E ele passou bem rápido. Em um piscar de olhos eu já estava atrasado para a aula. Levantei-me e corri para a moto, acelerando-a e pegando um atalho até a escola. Sim, eu estava ansioso. Na verdade, apreensivo. Mais como ficam os condenados à morte caminhando pela milha verde. É, era assim que eu sentia. Tentando adiantar o inevitável para que acabasse logo.
Demorou certo tempo para achar a escola, ela localizava-se mais para o meio rural da cidade, o que era estranho. Era um belo lugar, todo pintado de branco com o nome escrito em diversas cores na parede principal. Parei no estacionamento, a escola aparentava calma. Aquela calma que os tubarões têm antes de destroçar suas vítimas. Desliguei a moto, peguei meu capacete e me encaminhei à secretaria. Na verdade, era um hexágono de tijolos no meio do pátio e com uma placa dizendo que era ali a secretaria.
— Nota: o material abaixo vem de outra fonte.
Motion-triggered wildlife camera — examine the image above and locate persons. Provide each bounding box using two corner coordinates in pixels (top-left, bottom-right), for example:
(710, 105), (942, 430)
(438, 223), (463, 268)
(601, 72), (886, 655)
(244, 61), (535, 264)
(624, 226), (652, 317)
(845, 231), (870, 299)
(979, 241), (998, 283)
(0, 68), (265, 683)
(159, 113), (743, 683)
Entrei sem bater, já que a porta estava aberta. Havia uma atendente com cara de Chacrete aposentada. Contive meu riso perante a figura parada nos anos sessenta e apresentei-me.
-Sou...
-Carlos Pimentel, eu sei, o menino gênio e a próxima vítima, ok, assine aqui. Aqui. Aqui. E aqui. Isso, bom garoto, sua sala é a 43, tome seu horário e não desperdice meu tempo. Tchauzinho. – Foi como falar com o Furacão Katrina. Ela me passou uma folha em que eu assinei rapidamente várias vezes e em seguida me enxotou da sala com um papel de horários de aulas. Em menos de três minutos estava do lado de fora, no frio, olhando o papel em minhas mãos.
Enquanto andava devagar, olhava o horário. Era estranho, eu devia dar aulas até de Educação Física! Eu nunca fui bom naquilo! Eu tinha sorte de não ter isso na faculdade. Respirei fundo e fui para a sala 43, sentando-me à mesa, esperando pela hora do sinal.